Wal-Mart lawyers

Cite this Article
Larry Ribstein, Wal-Mart lawyers, Truth on the Market (November 11, 2011), https://truthonthemarket.com/2011/11/11/wal-mart-lawyers/

Yesterday’s WSJ discussed Wal-Mart’s (possible) plan to dominate the industry of primary health-care clinics:   

Wal-Mart said in its proposal document that it is interested in offering services, including clinical care such as asthma, sleep apnea and osteoporosis monitoring, diagnostic services such as allergy and blood testing, and preventive services such as vaccinations and physical exams, as well as health and wellness products. It asked vendors to propose low-cost plans and said it would make final selections by January

Wal-Mart is evidently responding to the expansion in demand for such services that could result from Obamacare.

Staffed by nurse practitioners and physician assistants, the clinics are increasingly pushing into the management of chronic diseases like diabetes, helping to fill a shortage of primary-care doctors that is only expected to worsen as health-care reform increases the number of Americans seeking their services. The clinics help lower health-care costs by dealing with patients with basic illnesses or nonemergency issues who otherwise might have gone to an emergency room.

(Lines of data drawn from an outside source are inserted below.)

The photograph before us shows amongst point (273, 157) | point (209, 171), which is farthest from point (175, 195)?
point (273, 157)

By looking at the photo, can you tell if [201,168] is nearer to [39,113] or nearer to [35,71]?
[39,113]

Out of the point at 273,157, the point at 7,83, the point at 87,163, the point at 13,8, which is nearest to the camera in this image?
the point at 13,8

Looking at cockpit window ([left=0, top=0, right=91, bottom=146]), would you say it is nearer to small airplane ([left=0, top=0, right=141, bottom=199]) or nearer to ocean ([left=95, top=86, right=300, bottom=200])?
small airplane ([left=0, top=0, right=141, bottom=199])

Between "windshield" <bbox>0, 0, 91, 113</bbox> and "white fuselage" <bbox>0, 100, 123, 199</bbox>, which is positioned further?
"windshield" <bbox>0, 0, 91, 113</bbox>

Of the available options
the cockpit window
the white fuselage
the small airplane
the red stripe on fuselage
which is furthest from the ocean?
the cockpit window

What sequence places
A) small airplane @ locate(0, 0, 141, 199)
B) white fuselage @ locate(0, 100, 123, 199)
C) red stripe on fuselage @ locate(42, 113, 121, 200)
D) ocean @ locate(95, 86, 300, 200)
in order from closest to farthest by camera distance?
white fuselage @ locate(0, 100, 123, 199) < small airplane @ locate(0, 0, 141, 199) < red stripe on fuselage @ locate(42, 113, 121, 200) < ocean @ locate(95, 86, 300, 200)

But Wal-Mart already faces stiff competition in the medical field from such big players as CVS (645 clinics), Walgreen (347 clinics), Kroger, Target and Safeway. 

So maybe Wal-Mart would be interested in leading the way in the less-crowded field of low-end legal services, once deregulation comes to our shores.  

Should this happen?  If in medicine, why not law? The need for lower-cost legal services is surely as great as that for medical services.  The public is protected by the providers’ need to protect their costly brands.